Porque sí. Porque primero fueron Cortázar y Kafka, o Borges (pero no tanto), y luego Robert Walser y Walter Benjamin, y más tarde I. Kant, mi pequeño koenigsbergués. Platón siempre, y luego Nietzsche. Poco o pocos más. Bernhard y la paradójica felicidad de las ruinas y los deprimidos. Pavese ahora.
Arendt porque sí. Porque estuvieron los textos (fragmentos de Eichman en Jerusalén y de La vida del espíritu y no recuerdo si más) de la clase de Filosofía política, no siempre inteligibles y el profesor no siempre amable, como corresponde a un sábado oscuro. Arendt: Los orígenes del totalitarismo, la constatación de que adviene una política en que todo es posible, la utopía de un amoral (y que luego supimos de ella en Adorno/Horkheimer, Dialéctica de la Ilustración; Sade y Kant, curioso). Que todo sea posible era algo nuevo, y pese todo se traza la genealogía: en el antisemitismo tradicional y en el imperialismo (Kurtz, Conrad, Ford Coppola, Apocalypse, Vietnam y ahora y siempre). Primo Levi, Antelme, el llanto. Kolyma. Pavese, la felicidad de leer a Josef Brodsky. La infelicidad de leer a Ajmátova.

----------------

• **Ejercicio**
Copie de nuevo el fragmento seleccionado, comenzando por "Arendt porque sí." y prosiguiendo hasta "leer a Ajmátova.", y sustituya "sábado" por "domingo".

----------------

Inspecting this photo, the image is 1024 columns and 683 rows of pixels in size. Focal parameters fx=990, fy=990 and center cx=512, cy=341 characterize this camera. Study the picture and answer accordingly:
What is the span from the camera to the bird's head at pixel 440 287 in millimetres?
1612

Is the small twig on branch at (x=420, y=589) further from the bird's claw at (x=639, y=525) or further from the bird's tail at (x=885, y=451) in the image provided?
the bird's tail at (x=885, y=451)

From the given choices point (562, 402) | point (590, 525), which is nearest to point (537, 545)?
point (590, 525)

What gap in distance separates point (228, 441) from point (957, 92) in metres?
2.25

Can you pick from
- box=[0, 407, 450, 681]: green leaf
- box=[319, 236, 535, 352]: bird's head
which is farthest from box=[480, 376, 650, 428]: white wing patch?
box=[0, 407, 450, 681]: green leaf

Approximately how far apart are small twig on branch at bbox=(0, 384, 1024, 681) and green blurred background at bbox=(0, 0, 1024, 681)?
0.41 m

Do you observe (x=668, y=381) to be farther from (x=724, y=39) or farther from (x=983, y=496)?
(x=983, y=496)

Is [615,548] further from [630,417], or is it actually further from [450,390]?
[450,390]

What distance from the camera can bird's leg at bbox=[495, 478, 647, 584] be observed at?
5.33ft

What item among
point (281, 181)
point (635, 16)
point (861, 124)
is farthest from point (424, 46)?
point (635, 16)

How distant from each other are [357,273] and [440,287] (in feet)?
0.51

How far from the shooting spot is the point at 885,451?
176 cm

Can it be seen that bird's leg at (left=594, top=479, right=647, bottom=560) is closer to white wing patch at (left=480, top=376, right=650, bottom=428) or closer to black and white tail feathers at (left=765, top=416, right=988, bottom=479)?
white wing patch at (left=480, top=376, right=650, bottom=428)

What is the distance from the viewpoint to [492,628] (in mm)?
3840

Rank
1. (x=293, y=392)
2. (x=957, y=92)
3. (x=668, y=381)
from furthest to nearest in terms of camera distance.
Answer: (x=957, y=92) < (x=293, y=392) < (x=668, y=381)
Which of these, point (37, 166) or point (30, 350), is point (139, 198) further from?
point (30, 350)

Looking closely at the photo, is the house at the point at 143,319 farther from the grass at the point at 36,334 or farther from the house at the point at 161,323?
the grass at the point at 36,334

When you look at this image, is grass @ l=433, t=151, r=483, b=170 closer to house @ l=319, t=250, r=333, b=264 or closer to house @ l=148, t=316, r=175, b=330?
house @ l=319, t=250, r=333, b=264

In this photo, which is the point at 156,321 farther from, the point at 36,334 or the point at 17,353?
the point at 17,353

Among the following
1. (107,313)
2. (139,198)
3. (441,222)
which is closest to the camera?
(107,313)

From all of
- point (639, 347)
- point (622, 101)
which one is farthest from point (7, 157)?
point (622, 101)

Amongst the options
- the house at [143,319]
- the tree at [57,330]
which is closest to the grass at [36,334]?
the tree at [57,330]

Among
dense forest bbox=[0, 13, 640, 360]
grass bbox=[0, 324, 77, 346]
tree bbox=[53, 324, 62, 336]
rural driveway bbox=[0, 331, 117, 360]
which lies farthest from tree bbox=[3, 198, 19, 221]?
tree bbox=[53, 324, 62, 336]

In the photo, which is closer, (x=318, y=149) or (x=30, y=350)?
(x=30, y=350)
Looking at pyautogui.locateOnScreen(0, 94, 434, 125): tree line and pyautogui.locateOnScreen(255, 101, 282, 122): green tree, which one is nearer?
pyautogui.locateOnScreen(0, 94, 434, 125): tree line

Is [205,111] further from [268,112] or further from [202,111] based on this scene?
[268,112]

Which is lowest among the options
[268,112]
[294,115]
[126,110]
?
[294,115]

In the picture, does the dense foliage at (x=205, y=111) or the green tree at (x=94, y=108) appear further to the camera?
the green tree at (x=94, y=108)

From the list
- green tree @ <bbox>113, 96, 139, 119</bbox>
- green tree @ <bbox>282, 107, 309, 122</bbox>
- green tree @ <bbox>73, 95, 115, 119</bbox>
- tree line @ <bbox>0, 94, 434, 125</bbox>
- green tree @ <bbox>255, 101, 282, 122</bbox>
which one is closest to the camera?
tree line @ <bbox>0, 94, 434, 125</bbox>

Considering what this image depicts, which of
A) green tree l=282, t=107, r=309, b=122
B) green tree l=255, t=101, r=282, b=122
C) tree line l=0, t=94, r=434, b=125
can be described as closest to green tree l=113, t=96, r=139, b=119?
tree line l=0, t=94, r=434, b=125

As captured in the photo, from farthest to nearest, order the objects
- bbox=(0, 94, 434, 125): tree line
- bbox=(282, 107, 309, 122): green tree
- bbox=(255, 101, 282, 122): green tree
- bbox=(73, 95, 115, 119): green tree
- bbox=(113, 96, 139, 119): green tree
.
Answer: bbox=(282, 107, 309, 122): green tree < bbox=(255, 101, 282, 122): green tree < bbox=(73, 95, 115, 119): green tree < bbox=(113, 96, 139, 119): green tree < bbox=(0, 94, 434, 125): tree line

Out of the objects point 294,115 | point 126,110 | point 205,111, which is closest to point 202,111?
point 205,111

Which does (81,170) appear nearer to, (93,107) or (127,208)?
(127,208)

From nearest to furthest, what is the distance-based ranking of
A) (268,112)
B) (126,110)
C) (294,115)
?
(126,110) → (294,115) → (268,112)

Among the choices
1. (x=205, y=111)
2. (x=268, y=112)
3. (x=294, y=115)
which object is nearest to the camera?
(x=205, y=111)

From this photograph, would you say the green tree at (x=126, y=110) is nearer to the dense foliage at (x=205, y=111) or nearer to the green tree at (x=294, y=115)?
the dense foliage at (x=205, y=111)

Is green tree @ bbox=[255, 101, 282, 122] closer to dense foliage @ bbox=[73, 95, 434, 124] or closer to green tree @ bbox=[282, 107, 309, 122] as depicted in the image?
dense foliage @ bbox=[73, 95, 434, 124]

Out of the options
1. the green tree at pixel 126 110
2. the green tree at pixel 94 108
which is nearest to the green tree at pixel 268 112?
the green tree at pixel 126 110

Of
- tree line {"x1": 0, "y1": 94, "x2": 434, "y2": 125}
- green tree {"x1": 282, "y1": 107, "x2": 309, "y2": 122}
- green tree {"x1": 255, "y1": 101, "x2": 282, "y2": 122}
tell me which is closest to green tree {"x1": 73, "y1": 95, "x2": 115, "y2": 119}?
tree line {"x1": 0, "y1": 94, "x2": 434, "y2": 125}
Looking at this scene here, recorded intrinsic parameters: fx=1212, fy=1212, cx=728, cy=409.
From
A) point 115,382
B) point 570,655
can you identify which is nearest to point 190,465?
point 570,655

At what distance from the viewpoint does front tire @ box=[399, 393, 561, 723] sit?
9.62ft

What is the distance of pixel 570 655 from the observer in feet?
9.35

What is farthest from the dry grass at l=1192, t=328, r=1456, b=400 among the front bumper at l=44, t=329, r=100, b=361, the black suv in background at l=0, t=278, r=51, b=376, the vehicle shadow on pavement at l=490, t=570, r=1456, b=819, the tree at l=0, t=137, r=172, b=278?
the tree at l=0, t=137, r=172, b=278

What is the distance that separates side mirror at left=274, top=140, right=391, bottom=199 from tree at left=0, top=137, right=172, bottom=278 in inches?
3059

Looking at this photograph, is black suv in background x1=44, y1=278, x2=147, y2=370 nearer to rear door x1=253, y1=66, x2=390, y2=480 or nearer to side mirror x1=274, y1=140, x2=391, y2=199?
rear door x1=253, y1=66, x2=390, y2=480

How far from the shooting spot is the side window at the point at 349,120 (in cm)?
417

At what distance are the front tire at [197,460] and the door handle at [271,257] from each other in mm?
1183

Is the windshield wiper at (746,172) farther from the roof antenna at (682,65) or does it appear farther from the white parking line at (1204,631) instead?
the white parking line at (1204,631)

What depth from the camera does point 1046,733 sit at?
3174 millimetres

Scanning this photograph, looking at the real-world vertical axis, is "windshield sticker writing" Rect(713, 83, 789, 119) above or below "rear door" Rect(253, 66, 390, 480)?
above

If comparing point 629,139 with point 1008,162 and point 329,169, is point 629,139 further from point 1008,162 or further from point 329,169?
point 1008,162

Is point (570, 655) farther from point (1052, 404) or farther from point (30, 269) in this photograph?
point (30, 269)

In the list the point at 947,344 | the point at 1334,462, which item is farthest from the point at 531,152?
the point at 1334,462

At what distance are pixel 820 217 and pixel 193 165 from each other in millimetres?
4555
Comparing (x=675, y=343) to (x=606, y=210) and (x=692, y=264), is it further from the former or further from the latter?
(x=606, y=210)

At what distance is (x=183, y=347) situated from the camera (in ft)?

----------------

• **Su respuesta**
Arendt porque sí. Porque estuvieron los textos (fragmentos de Eichman en Jerusalén y de La vida del espíritu y no recuerdo si más) de la clase de Filosofía política, no siempre inteligibles y el profesor no siempre amable, como corresponde a un domingo oscuro. Arendt: Los orígenes del totalitarismo, la constatación de que adviene una política en que todo es posible, la utopía de un amoral (y que luego supimos de ella en Adorno/Horkheimer, Dialéctica de la Ilustración; Sade y Kant, curioso). Que todo sea posible era algo nuevo, y pese todo se traza la genealogía: en el antisemitismo tradicional y en el imperialismo (Kurtz, Conrad, Ford Coppola, Apocalypse, Vietnam y ahora y siempre). Primo Levi, Antelme, el llanto. Kolyma. Pavese, la felicidad de leer a Josef Brodsky. La infelicidad de leer a Ajmátova.